(WRITTEN PROBLEM 1) Reproduce every one of the records that follow the text, changing "Find" to "Locate" and leaving everything else as it is.

·····

No such application was made until 14 October 2013. In the meantime, Mr Arnold pursued a procedure that had been commenced on 21 May 2013 with the filing of a “Notice of Objection – Subpoena” in relation to each of the two subpoenas Mr Robinson had issued.[93] The “Notice of Objection” was a form for objecting to the production of documents called by a subpoena or to the inspection of documents that had been produced on subpoena. This was a futile procedure for dealing with the applicant’s unauthorised access to the documents produced on subpoena. By 21 May 2013, when the notices of objection were filed, the documents called for by the subpoenas had already been produced, and the applicant had already gained access to the documents. By then it was too late to object to the production and access. The only option that was available to Mr Arnold to reverse the access was to file an application, which he ultimately did on 14 October 2013, and even then without relying on r.15A.13. Yet Mr Arnold persisted with the “Notice of Objection” procedure until it failed, as it was bound to fail, before the Registrar on 4 September 2013.
[93] Affidavit of B A Arnold, 11.10.13, annexures “D” and “E”
Further, I cannot accept counsel’s submission that had Mr Robinson “behaved properly”, there “ought to have been a short application to set aside clearly abusive subpoenas”. First, as I concluded in my earlier reasons, the appropriate remedy for the applicant’s unauthorised access was not the setting aside of the subpoenas. Second, it was open to Mr Arnold by 22 May 2013 to apply for an order for destruction of documents on the ground on which I ultimately made such an order on 8 November 2013.
The second matter I wish to address is the serious and, so I have found, unfounded imputations counsel for Mr Arnold directed to Mr Robinson. Counsel asserted, implicitly if not explicitly, that Mr Robinson issued the subpoenas for the purpose of obtaining commercially sensitive and privileged documents to benefit the applicant’s commercial interest. Counsel also asserted that Mr Robinson was actually aware of r.15A.13 of the FCCR at the time he gained access to the documents, and he was actually aware that the preconditions for gaining access to the documents under that rule had not been met, yet he persisted to obtain access to the documents. These are allegations of grave misconduct. In addition, counsel made other imputations concerning Mr Robinson. In her written submissions, counsel asserted that Mr Robinson exhibited “a gross inability to understand relevant legal principles”[94] and “gross negligence or deliberate misconduct”;[95] Mr Robinson made misleading statements to the Court[96] and engaged in “continued misleading conduct”;[97] and Mr Robinson made a representation that “was grossly misleading”.[98] During the hearing, counsel asserted that Mr Robinson “flagrantly breached the rule that he knew he must have applied under because he filled in the form”,[99] and liberally employed the word “misleading” to describe much of Mr Robinson’s conduct.

·····

(WRITTEN PROBLEM 2) Condense the excerpt's paragraph that opens with "Further, I cannot accept" into a short bulleted list that keeps its main points.

(SUPPLIED DATA)
·····

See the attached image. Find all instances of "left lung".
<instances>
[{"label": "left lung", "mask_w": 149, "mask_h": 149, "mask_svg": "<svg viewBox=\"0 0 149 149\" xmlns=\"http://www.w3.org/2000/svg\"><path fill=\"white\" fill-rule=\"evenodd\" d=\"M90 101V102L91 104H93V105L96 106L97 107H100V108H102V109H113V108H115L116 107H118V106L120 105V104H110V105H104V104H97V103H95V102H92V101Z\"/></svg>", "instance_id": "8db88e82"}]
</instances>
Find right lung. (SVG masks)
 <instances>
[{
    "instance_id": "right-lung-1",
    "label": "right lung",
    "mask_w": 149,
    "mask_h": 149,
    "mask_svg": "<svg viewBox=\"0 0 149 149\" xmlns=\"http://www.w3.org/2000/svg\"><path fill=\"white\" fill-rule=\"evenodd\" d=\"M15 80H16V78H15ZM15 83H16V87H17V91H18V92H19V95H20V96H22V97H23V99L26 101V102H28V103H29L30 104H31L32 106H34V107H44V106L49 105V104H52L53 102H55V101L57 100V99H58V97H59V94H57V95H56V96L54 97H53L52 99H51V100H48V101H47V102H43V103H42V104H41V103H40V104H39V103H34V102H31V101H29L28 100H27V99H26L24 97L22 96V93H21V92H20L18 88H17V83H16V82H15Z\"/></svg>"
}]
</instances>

·····

(RESULT 1)
See the attached image. Locate all instances of "left lung".
<instances>
[{"label": "left lung", "mask_w": 149, "mask_h": 149, "mask_svg": "<svg viewBox=\"0 0 149 149\" xmlns=\"http://www.w3.org/2000/svg\"><path fill=\"white\" fill-rule=\"evenodd\" d=\"M90 101V102L91 104H93V105L96 106L97 107H100V108H102V109H113V108H115L116 107H118V106L120 105V104H110V105H104V104H97V103H95V102H92V101Z\"/></svg>", "instance_id": "8db88e82"}]
</instances>
Locate right lung. (SVG masks)
 <instances>
[{
    "instance_id": "right-lung-1",
    "label": "right lung",
    "mask_w": 149,
    "mask_h": 149,
    "mask_svg": "<svg viewBox=\"0 0 149 149\" xmlns=\"http://www.w3.org/2000/svg\"><path fill=\"white\" fill-rule=\"evenodd\" d=\"M15 80H16V78H15ZM15 83H16V87H17V91H18V92H19V95H20V96H22V97H23V99L26 101V102H28V103H29L30 104H31L32 106H34V107H44V106L49 105V104H52L53 102H55V101L57 100V99H58V97H59V94H57V95H56V96L54 97H53L52 99H51V100H48V101H47V102H43V103H42V104H41V103H40V104H39V103H34V102H31V101H29L28 100H27V99H26L24 97L22 96V93H21V92H20L18 88H17V83H16V82H15Z\"/></svg>"
}]
</instances>

(RESULT 2)
- Counsel submitted that if Mr Robinson had "behaved properly," there should have been a short application to set aside clearly abusive subpoenas. That submission is rejected.
- First, as found in the earlier reasons, setting aside the subpoenas was not the right remedy for the applicant's unauthorized access.
- Second, by 22 May 2013 Mr Arnold could have applied for an order to destroy the documents. That is the ground on which such an order was finally made on 8 November 2013.